Gastronomia e novas áreas de convivência
A expansão também inclui a renovação do LDK, restaurante do complexo voltado para o mar.
O ambiente foi projetado por Ryu Kosaka, do escritório A.N.D., e funciona ao longo do dia. O menu utiliza ingredientes locais e inclui pratos, doces preparados por confeiteiros, cafés, bebidas sem álcool e uma seleção de vinhos.
O NOT A HOTEL AOSHIMA também possui uma área para churrasco localizada a poucos segundos da praia. A proposta inclui ingredientes previamente cortados e bebidas em sistema de autosserviço.
Outra área comum reúne uma piscina de formas curvas e uma sauna japonesa em formato de barril. O espaço é complementado por uma área de fogo externa, reforçando a intenção de prolongar a permanência dos hóspedes nos ambientes abertos.
Esses elementos ajudam a explicar o conceito de “cidade de praia” usado pelo empreendimento. Em vez de funcionar apenas como um conjunto de residências isoladas, o projeto procura criar diferentes possibilidades de circulação e encontro.

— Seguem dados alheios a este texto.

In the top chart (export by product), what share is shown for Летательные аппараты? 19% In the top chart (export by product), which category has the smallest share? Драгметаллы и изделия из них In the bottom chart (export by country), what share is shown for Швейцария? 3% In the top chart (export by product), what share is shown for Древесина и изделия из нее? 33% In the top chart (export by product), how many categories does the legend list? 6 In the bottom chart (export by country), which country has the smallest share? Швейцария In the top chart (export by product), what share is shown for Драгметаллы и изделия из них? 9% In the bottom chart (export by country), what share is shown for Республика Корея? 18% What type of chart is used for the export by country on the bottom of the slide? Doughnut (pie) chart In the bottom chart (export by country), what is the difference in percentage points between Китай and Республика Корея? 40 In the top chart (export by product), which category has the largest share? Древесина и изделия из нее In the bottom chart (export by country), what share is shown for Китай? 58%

Arquitetura integrada à paisagem de Miyazaki
A arquitetura das novas vilas trabalha com proporções horizontais, grandes superfícies de vidro e áreas externas que acompanham a topografia.
A presença do concreto cria uma base visual sólida, enquanto madeira, vegetação e água suavizam o conjunto. O contraste aparece sem romper a continuidade com o entorno.

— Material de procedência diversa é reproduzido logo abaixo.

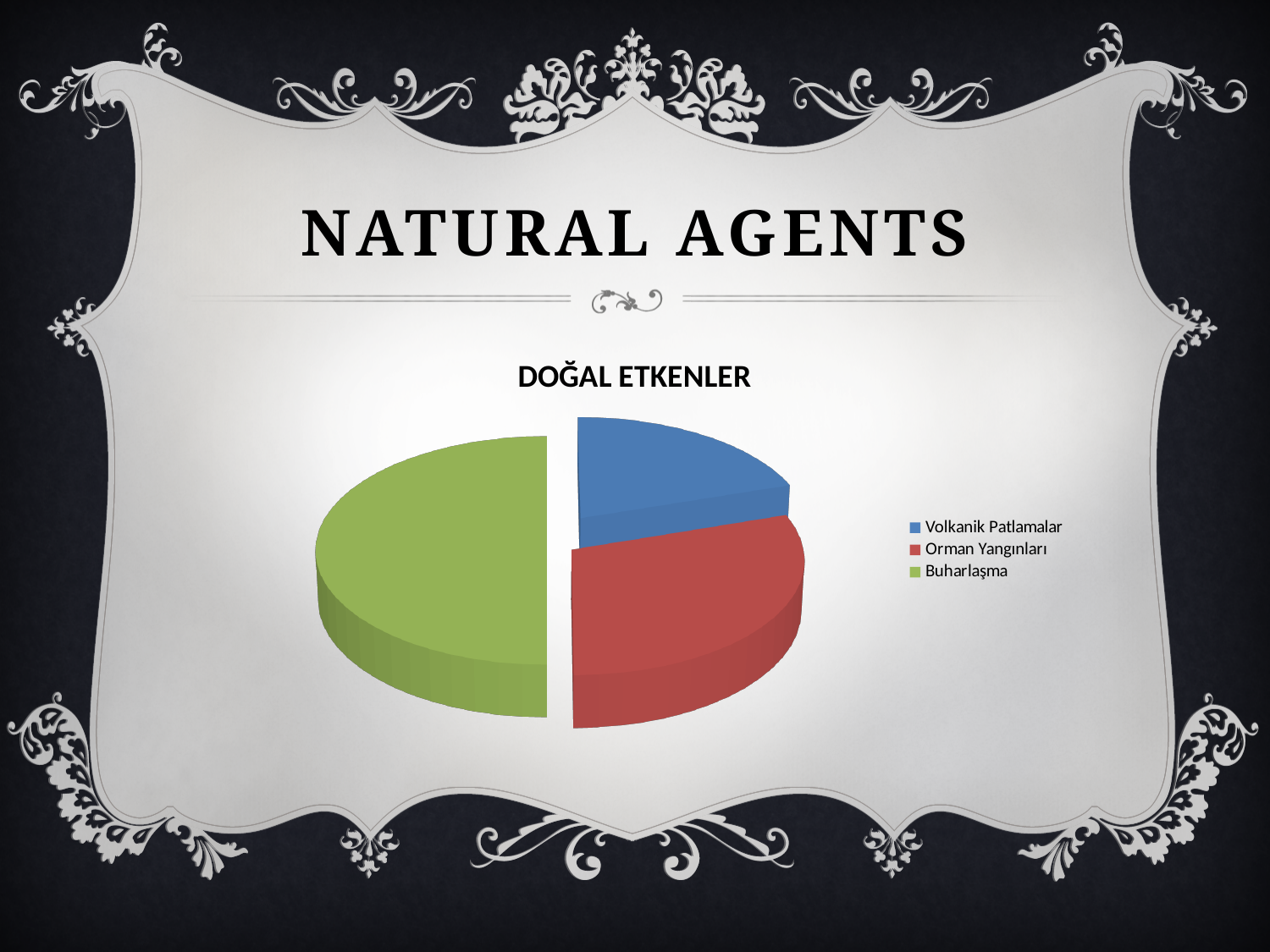
Which slice is larger, Buharlaşma or Orman Yangınları? Buharlaşma What kind of chart is shown on the slide? pie chart Which category has the largest slice of the pie? Buharlaşma Which slice is larger, Orman Yangınları or Volkanik Patlamalar? Orman Yangınları How many slices does the pie chart have? 3 Which colour represents Orman Yangınları in the pie chart? red Which category has the smallest slice of the pie? Volkanik Patlamalar How many entries does the legend list? 3 What is the title of the chart? DOĞAL ETKENLER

Essa leitura é especialmente perceptível na CHILL 2.0, onde os níveis da construção acompanham a vista do mar. Na COAST, a integração acontece por meio do jardim e da transição entre sala, piscina e vegetação.
O projeto evita depender de elementos decorativos excessivos. A escala dos ambientes, a entrada de luz natural e o enquadramento da paisagem assumem o papel principal.
A ampliação também mostra como a hotelaria japonesa contemporânea tem explorado modelos menores e mais especializados. Em vez de grandes edifícios com dezenas de andares, surgem residências independentes que oferecem privacidade e maior conexão com o destino.
Um novo capítulo para o litoral de Aoshima
A expansão do NOT A HOTEL AOSHIMA reforça uma abordagem de hospitalidade na qual arquitetura, bem-estar e paisagem são tratados como uma única experiência.
A CHILL 2.0 explora a amplitude do horizonte com piscina infinita e espaços distribuídos em níveis. A COAST oferece uma leitura mais reservada, combinando jardim, piscina e interiores de proporções generosas.
Com novos espaços públicos, gastronomia e áreas de lazer, o complexo se aproxima do conceito de uma comunidade costeira planejada. A localização deixa de funcionar apenas como cenário e passa a orientar todo o projeto.